È sin troppo facile infierire sul goffissimo monumento a Giovanni Paolo II inaugurato a Roma. L’idea stessa di fare un monumento nel 2011 sembra un’idea un po’ fuori dalla storia: non è stagione la nostra di monumenti, a meno che non siano semplici composizioni di arredo urbano. È come se avessimo perso la sintassi, e i tentativi di far finta che così non sia sono patetici. La prassi seguita a Roma poi è stata di un provincialismo che è esattamente l’opposto della cifra globale che ha contrassegnato una figura come quella di GPII. Niente concorso, una commessa a un onesto professionista della scultura Oliviero Rainaldi, che evidentemente non aveva il passo per un’impresa di questo tipo (l’altra commissione religiosa che aveva ricevuto, per una chiesa di Terni, bastava per mettere tutti sull’avviso…).

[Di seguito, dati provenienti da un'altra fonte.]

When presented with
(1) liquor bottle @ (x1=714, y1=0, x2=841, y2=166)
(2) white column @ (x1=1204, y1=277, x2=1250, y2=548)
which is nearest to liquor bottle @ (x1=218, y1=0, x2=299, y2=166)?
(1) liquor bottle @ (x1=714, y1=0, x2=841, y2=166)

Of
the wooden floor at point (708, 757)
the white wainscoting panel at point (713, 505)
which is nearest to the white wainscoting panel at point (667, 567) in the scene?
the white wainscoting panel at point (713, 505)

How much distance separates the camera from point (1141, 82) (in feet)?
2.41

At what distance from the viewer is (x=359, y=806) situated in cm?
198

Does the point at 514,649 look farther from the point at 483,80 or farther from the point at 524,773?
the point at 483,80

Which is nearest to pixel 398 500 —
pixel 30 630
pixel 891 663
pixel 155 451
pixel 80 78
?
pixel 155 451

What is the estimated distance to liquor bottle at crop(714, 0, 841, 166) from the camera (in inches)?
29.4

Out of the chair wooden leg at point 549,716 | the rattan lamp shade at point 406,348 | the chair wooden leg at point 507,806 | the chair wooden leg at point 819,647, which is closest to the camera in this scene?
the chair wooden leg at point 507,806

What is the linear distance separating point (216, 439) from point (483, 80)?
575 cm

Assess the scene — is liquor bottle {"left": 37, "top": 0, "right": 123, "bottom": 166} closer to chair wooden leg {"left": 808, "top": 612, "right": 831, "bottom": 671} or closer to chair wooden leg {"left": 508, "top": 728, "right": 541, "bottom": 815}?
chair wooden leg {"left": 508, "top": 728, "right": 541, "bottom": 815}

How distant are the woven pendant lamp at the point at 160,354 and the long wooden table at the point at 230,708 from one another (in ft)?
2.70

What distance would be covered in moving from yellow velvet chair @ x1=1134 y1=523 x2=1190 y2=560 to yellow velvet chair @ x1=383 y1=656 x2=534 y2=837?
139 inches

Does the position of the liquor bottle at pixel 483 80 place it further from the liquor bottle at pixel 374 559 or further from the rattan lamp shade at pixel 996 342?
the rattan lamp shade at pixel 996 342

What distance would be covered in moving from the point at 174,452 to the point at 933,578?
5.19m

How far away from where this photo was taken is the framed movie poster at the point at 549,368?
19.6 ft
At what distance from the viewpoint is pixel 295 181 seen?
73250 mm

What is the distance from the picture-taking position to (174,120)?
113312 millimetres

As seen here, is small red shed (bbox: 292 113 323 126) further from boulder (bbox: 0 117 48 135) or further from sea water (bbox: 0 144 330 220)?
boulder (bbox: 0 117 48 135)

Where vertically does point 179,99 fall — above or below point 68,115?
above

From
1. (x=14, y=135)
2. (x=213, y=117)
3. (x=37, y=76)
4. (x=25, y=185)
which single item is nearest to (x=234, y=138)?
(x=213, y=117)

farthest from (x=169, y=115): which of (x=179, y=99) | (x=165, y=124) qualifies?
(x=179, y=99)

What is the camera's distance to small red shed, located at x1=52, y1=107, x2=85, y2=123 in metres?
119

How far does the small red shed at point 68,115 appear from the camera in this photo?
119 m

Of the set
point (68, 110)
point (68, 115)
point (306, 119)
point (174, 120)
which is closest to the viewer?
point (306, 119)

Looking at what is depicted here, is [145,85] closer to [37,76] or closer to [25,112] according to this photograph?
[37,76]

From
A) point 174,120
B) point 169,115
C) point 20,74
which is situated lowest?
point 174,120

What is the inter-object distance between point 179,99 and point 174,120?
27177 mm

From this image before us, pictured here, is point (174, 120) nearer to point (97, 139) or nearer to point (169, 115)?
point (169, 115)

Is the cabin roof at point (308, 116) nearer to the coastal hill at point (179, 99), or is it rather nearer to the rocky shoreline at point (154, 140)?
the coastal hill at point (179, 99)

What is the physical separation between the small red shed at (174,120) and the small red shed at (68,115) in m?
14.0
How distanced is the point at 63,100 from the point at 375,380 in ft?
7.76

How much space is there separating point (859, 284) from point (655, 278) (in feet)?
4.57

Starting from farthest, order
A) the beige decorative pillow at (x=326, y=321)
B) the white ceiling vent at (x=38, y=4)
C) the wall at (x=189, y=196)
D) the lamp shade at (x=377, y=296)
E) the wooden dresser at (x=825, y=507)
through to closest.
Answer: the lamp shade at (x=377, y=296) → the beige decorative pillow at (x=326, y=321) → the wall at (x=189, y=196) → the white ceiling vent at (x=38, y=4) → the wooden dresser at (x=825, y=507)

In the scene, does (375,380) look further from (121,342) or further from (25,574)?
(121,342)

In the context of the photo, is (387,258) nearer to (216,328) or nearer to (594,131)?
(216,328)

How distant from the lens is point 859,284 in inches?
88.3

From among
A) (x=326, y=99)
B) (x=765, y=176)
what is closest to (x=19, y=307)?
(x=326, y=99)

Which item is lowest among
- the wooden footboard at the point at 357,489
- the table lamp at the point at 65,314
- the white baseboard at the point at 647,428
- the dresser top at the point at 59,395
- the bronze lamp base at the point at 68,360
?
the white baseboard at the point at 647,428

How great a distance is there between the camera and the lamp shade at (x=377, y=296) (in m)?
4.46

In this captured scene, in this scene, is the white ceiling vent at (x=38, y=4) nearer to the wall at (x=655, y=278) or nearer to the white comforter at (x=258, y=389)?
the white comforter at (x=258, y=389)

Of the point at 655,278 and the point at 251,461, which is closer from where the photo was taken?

E l’Osservatore romano non ha trovato di meglio che lamentarsi della scarsa somiglianza di quel volto da extraterrestre…
Ma l’Osservatore romano e quel che resta del pensiero cattolico nostrano, devono persuadersi che l’arte chiede coraggio. È una specie di conditio sine qua non. Quest’inverno abbiamo visto il Wojtyla colpito dalla meteorite e abbarbicato alla sua croce che Cattelan aveva sistemato nel salone delle Cariatidi a Milano coperto di rosso: quello semmai era un “monumento” a GPII. Che ne leggeva in chiave drammatica, spregiudicata ma anche epica la figura.
Inoltre, un monumento deve sapere conquistare lo spazio nel quale viene inserito. Grande o piccolo che sia deve imporsi come ombelico, come punto calamitante. Il povero guscio di bronzo invece sembra sperso in mezzo all’aiuola di piazza dei 500. Pur con i suoi 5 metri di altezza naufraga, è completamente inghiottito dal contesto. Al contrario, invece, di quel che accade per la mano di Cattelan a Piazza Affari a Milano che ha domato la piazza, ne è diventata l’epicentro.
Infine: volete proprio-proprio fare un monumento a GPII? Allora chiamate un artista globale, di quelli che sanno muoversi sulle dimensioni colossali: Serra, Kiefer, Kapoor, per fare tre nomi. Magari non avremmo ritrovato la faccia di GPII ma avremmo ritrovato qualcosa del suo impeto e dlla sua energia.